→ Exercise requirements:
In the entries below, find the line with "Ensemble, bassin et statues", then set it down exactly along with each line after it to the end, skipping any pictures.

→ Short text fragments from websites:
....
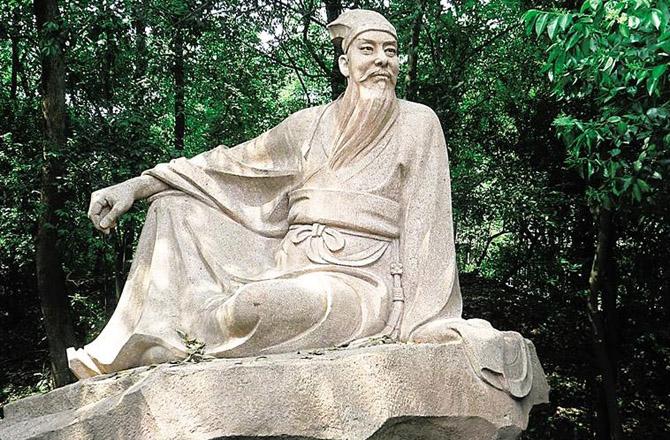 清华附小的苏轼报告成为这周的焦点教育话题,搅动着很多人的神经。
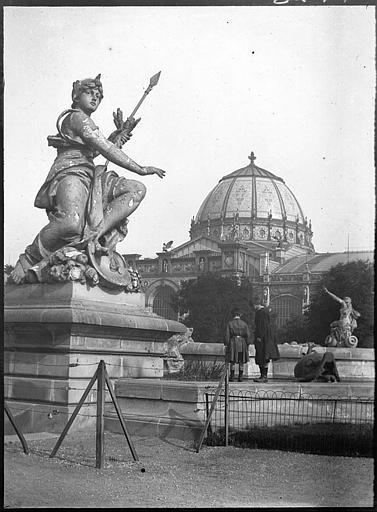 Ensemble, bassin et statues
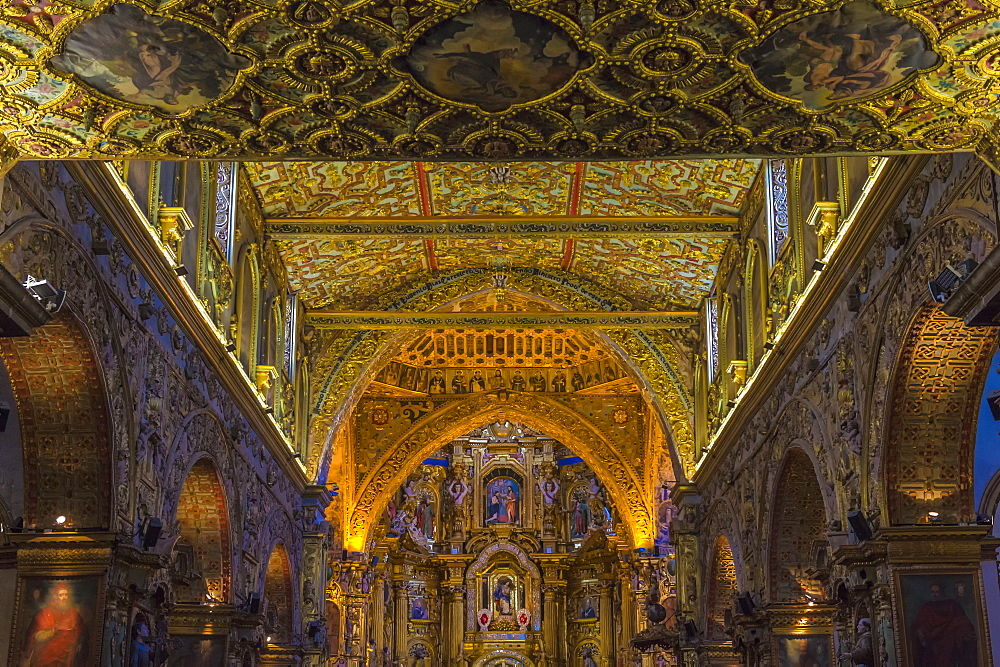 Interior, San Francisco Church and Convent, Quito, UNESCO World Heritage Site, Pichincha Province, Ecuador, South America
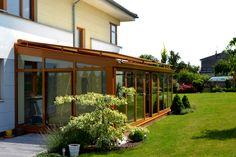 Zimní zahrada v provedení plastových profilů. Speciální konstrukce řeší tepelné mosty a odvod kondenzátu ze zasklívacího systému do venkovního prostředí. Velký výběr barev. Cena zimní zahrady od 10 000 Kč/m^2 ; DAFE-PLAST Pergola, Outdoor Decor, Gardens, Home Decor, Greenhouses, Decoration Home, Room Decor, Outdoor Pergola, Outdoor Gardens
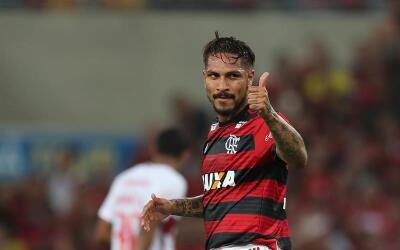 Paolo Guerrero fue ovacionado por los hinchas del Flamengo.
....
→ Response to this task:
 Ensemble, bassin et statues
 Interior, San Francisco Church and Convent, Quito, UNESCO World Heritage Site, Pichincha Province, Ecuador, South America
 Zimní zahrada v provedení plastových profilů. Speciální konstrukce řeší tepelné mosty a odvod kondenzátu ze zasklívacího systému do venkovního prostředí. Velký výběr barev. Cena zimní zahrady od 10 000 Kč/m^2 ; DAFE-PLAST Pergola, Outdoor Decor, Gardens, Home Decor, Greenhouses, Decoration Home, Room Decor, Outdoor Pergola, Outdoor Gardens
 Paolo Guerrero fue ovacionado por los hinchas del Flamengo.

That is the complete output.